Calling it climate change is like calling an invading army ‘unwelcome guests’. And guess what? Climate breakdown does not care if you are catholic, protestant or a dissenter (or a collapsed catholic, vegan and recovering politician in my own case). This place is the only part of Europe without specific legislation and targets to address the existential crisis (and opportunity) that is the planetary emergency.
So it’s great to see a Climate Change bill being laid before the Assembly, as is the almost 50% of electricity in NI produced by renewable energy (my new summary of Minister Mallon – great on cycle lanes, less good on on-shore wind…), and the recent report from the Belfast Climate Commission (full disclosure, I am co-chair) which shows that the single most effective way to reduce the city’s greenhouse gas emission would be through insulating domestic homes.
Retrofitting domestic homes would tackle the scandal that is fuel poverty in Northern Ireland (Department for Communities estimates that 42% of households are in fuel poverty, that is spending more than 10% of their income just to stay warm), provide employment locally, increase the disposal income of people, improve their health and wellbeing …. And as a ‘Brucy bonus’ reduce our dependence on fossil fuels and help us decarbonise the city to reach net zero emissions by 2045 (as laid out in the NI Climate Change Bill). So what’s not to like? What is not every politician in Belfast and all political parties all over this? The good book says ‘without vision the people perish’, but as my father says about the current pandemic ‘it’s only when the tide goes out you know who’s naked’. The pandemic has revealed significance weakness in our BC (before Covid) economic model … let’s NOT ‘return to normal’… rather let us ‘bounce forwards’ not back in ‘building back better’ by demanding a green jobs not ‘growth and competitiveness’ focused recovery for Norn Iron. Wind turbines not Tribeca please …
We have now reached a stage where serious debate is given to Elon Musk’s dreams of colonising Mars, but where someone proposing that we need to transition beyond neoliberal capitalism and liberal democracy are viewed as utopian or misguided, dangerous or ‘politically immature’. More worryingly we have reached a stage where our young people, perhaps most clearly evident in those involved in the Youth Strike for Climate movement, can now more readily imagine the end of the world rather than the end of capitalism. The climate anxiety and apocalypticism experienced and felt by these young people, who do not have a vote though they do thankfully a voice outside electoral politics, should bring shame on our generation.


We live in turbulent times. The UK is not simply exiting the EU, but we as a species are leaving the climatic stability of the ‘1,000 years of grace’ of the geological era known as the Holocene, for the dynamically unstable ‘Anthropocene’. At the same time, turbulence is needed to reimagine economics. Dissent, disagreement and discord should be encouraged.
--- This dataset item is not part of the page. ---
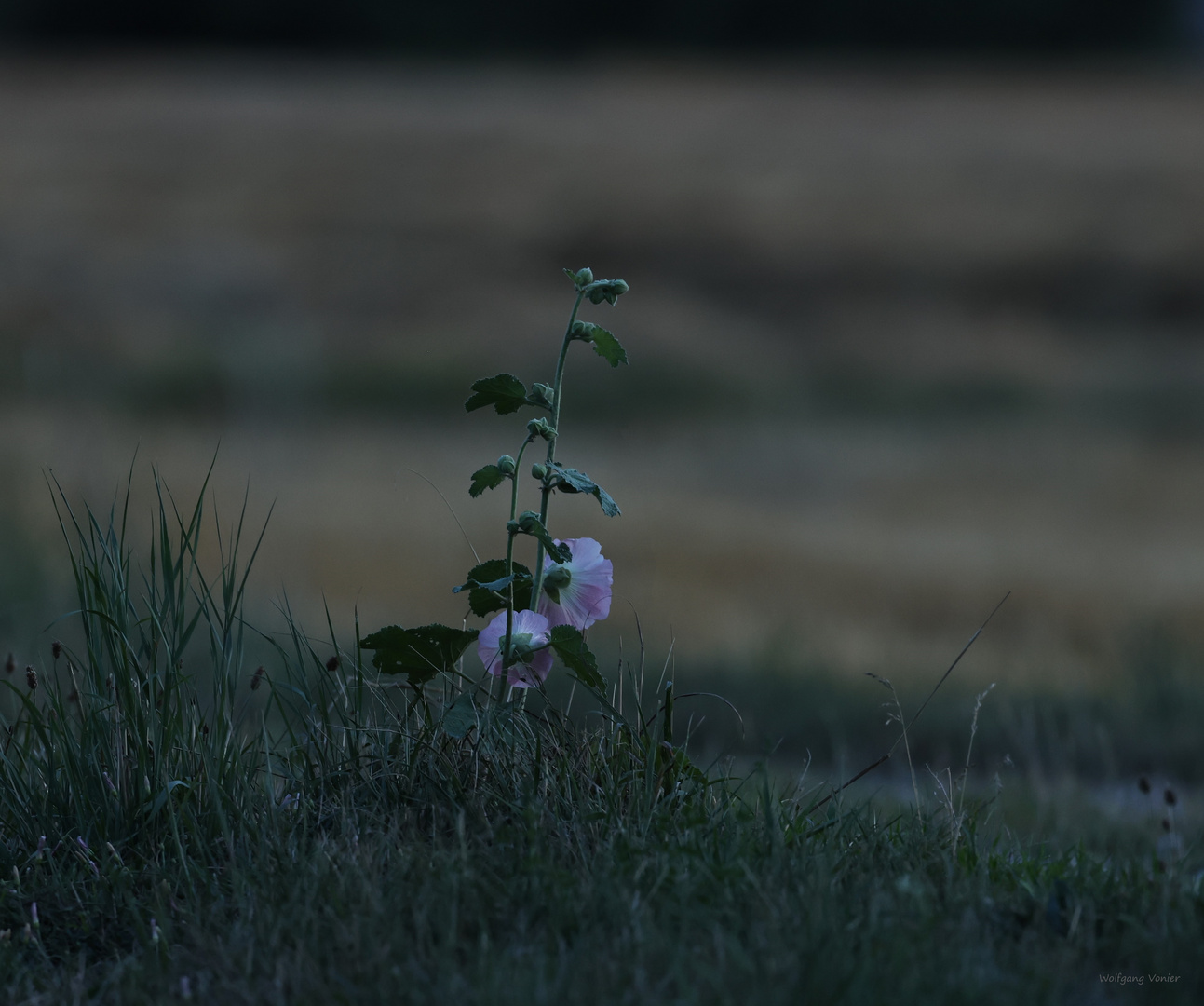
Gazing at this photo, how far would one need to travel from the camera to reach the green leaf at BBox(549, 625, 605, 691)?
2021mm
There are at least three reasons for this. Firstly, any ‘just transition’ to a post-carbon, post-capitalist society will produce ‘winners and losers’, thus necessitating conflict transformation processes within any sustainability transformative process. As such, disagreement needs to be included in any process not marginalised or suppressed, as part of effective and democratically legitimacy problem solving.
Secondly, within our thinking about economics and the policy prescriptions that follow from that thinking, more than ever we need pluralism and challenges to the dominance of neoclassical economics. Revealing the ideological assumptions underpinning mainstream economics (there is no ideology-free conceptualisation of economics), opens up a long overdue opportunity for debate and discussion between different forms of political economy. We live in democracies after all where we have differences in how the state should operate, so why should it be any different in respect of the economy? The pandemic as befits a major crisis has made once marginal proposals possible and worthy of serious debate, whether university basic income, a jobs guarantee, nationalisation of parts of the economy or rethinking state finances as suggested by modern monetary theory. We need to maintain and defend this space against the calls for a ‘return to normal’ of the dominance of neoclassical business as usual. Normal was the problem.
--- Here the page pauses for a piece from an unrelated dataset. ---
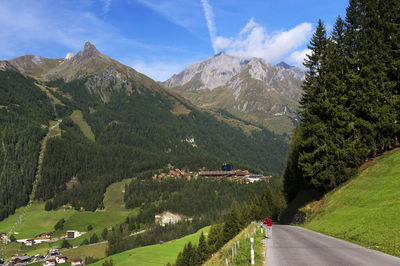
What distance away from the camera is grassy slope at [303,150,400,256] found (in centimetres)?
2181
Finally, the oppositional, non-conformist and sometimes outright confrontational character of such non-state actors contain the energy and insight for improvement and societal progress. As George Bernard Shaw astutely commented (and we will forgive him the sexism of his time), ‘The reasonable man adapts himself to the world: the unreasonable one persists in trying to adapt the world to himself. Therefore all progress depends on the unreasonable man’. Perhaps, just perhaps, with ‘our house on fire’ (Greta Thunberg) it might be time for us to be ‘unreasonable’ and do what is necessary?

People, place, planet and peace … lets give these ‘p’s a chance eh?
At this time let’s all be kind to one another.